Only imports that match files in the indexed repo produce edges.

SCIP: upgrading to compiler-resolved edges

tree-sitter parses the AST but doesn’t run the compiler. This means import edge resolution is heuristic — Forge maps import paths to files using naming conventions and tsconfig.json / pyproject.toml path maps where available.

For projects that need compiler-precise edges, Forge supports SCIP ingestion:

# Generate a SCIP index with your language toolchain
# (rust-analyzer, scip-python, scip-typescript, etc.)
# Then ingest it:
forge ingest-scip ./index.scip

After SCIP ingestion, the affected import edges are upgraded from heuristic to compiler-resolved. This is especially valuable for TypeScript projects with complex path aliases or Python projects with namespace packages.

See How-To: Multi-language Repo for SCIP setup per language.

Limits and caveats

Alias resolution: TypeScript path aliases defined in tsconfig.json (@/components/* → src/components/*) are resolved when Forge finds the tsconfig.json at index time.
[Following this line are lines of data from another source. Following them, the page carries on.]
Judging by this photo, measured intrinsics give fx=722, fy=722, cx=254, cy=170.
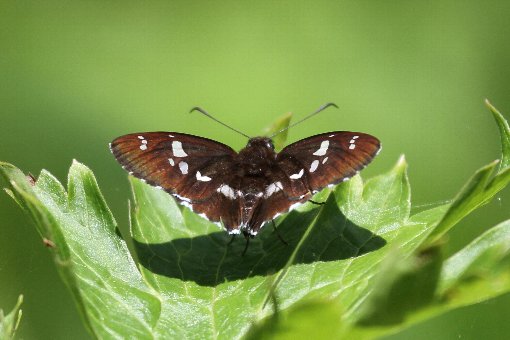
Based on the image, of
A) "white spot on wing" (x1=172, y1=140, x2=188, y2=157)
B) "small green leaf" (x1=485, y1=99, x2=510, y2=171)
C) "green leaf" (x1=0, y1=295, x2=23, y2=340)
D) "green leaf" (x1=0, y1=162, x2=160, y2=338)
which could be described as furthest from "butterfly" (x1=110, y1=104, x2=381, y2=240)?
"green leaf" (x1=0, y1=295, x2=23, y2=340)

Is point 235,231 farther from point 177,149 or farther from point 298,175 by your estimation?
point 177,149

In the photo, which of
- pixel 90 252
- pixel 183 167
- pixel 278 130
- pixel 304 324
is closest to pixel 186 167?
pixel 183 167

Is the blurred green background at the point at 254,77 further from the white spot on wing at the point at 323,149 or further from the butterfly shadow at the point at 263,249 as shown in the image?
the butterfly shadow at the point at 263,249

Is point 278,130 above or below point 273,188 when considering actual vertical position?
above

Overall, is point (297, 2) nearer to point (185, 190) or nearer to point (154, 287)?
point (185, 190)

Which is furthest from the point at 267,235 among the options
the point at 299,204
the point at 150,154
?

Dynamic aliases (runtime module resolution tricks) cannot be resolved statically.

Dynamic imports: require() calls and import() expressions where the path is computed at runtime (e.g., require('./plugins/' + name)) are not tracked as edges.

Monorepos: Forge indexes one repo at a time. Cross-repo edges (one package importing from a sibling package in a monorepo) are tracked within the same index if all packages are under the indexed root. See How-To: Configure Monorepo.

Re-exports: export { foo } from './bar' correctly creates an edge to ./bar and marks foo as a re-export (not a dead export of ./bar’s foo).